22
妹も大きくなり安心し、わたしに来た縁談を了承した。
父は隠居し、兄が実権を握った。
嫁いで行くわたしに泣き縋る妹に母の形見のペンダントを渡し守郷へ。
妹の事が心配で何度も会いに行ったが、刈郷の家には入れて貰えなかった。
それから、数年経ったあるとても寒い冬の日。
一本の連絡が来た。
刈郷の村で惨殺事件が起こったと。
直ぐに村へ向かった。
村は真っ赤に染まっていた。
急いで屋敷に向かう。
屋敷内も全て真っ赤だった。
まるで鋭い刃の嵐がこの村だけ通り過ぎたように。
絶望した。
屋敷の中を探し回っても、妹は見つからなかった。
全てバラバラになって死んでいた。
いい気味だ。
死んで当然の人間たちが死んだだけ。
それだけだ。
「そう、聞いております。母はずっと妹さんを探していましたが、行方は分かっていません。ただ、妹さんの娘が居る事はわかったみたいで…」
「刈郷紬さんですね?」
織乃さんがはっと顔を上げる。
「お調べになったんですね。そうです、紬です。ただ、刈郷の苗字は使っていませんでした。紬に一度だけ会った事があります。」
正体を明かさずに喫茶店で話をしました。

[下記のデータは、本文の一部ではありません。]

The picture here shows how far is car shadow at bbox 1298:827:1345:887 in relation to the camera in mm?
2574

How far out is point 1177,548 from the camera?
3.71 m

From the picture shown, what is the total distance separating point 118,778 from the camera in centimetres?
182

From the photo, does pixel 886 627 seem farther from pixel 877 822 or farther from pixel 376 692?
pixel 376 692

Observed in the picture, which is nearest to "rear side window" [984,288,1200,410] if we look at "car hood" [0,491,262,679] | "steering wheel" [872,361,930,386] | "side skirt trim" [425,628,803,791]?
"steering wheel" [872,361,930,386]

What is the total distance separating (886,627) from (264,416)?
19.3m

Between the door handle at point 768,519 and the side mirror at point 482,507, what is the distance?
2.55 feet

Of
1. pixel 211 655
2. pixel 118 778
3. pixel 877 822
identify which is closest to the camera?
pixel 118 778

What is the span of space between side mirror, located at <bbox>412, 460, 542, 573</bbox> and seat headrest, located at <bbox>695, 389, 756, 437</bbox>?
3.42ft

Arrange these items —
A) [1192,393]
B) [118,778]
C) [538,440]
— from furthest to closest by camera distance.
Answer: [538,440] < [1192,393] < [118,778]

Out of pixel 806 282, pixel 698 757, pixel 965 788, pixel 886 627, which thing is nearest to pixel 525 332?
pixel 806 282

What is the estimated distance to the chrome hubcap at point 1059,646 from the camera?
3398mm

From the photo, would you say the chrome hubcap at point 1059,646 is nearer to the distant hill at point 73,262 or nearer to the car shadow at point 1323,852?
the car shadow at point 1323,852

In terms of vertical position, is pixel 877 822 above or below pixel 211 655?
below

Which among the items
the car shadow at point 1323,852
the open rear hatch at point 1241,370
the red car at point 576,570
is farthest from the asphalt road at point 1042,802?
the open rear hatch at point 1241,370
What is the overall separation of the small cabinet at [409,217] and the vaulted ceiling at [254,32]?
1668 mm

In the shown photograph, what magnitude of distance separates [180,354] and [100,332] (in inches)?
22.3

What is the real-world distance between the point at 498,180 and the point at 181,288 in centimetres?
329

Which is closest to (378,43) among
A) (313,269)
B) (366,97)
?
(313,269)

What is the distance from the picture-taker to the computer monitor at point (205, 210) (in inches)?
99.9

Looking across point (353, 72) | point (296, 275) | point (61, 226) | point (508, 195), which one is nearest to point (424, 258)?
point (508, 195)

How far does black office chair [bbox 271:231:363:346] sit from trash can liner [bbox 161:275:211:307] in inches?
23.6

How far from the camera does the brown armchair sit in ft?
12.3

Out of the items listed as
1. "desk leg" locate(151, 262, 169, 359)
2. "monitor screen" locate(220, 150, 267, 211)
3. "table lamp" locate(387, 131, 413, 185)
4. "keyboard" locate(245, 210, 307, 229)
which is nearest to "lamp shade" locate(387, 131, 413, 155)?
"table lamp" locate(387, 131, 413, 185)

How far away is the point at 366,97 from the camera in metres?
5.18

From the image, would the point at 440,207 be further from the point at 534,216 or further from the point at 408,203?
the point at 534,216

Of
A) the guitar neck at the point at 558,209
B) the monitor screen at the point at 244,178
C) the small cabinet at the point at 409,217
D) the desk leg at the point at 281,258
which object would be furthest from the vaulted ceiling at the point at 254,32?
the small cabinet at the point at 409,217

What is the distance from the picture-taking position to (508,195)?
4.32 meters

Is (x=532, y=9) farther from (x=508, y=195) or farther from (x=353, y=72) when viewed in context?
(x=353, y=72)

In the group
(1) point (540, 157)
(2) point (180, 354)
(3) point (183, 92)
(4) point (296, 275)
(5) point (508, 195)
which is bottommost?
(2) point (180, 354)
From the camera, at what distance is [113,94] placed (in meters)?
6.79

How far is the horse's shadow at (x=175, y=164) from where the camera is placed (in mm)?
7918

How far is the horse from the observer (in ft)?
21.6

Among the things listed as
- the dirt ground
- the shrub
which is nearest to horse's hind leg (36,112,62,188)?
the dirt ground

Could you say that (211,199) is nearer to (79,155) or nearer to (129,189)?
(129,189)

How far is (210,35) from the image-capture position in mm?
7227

多分、紬は気づいていたと思いますが。
叔父家族の元に身を寄せていること。母の形見のペンダントは持っている。と。
「叔父さん…という事は、次兄さんの家族ですね。」
そうです。と、頷く。
「紬は当時結婚を約束した相手が居るとも言っておりました。」
紬さんは幸せになっていてほっとした。
「紬さんはご家庭を持たれたんですね。」
「家庭を持ったようですが、旦那さんの浮気で離縁する事にはなってしまったようですが、子供はいたと風の噂で。」
「なるほど。そのお子さんについては…」
そこまでは。わかりません。と、言うと織乃さんは時計を確認する。
「時刻も時刻ですので。この辺でお願いできますか。」
時刻は夕五刻をさしていた。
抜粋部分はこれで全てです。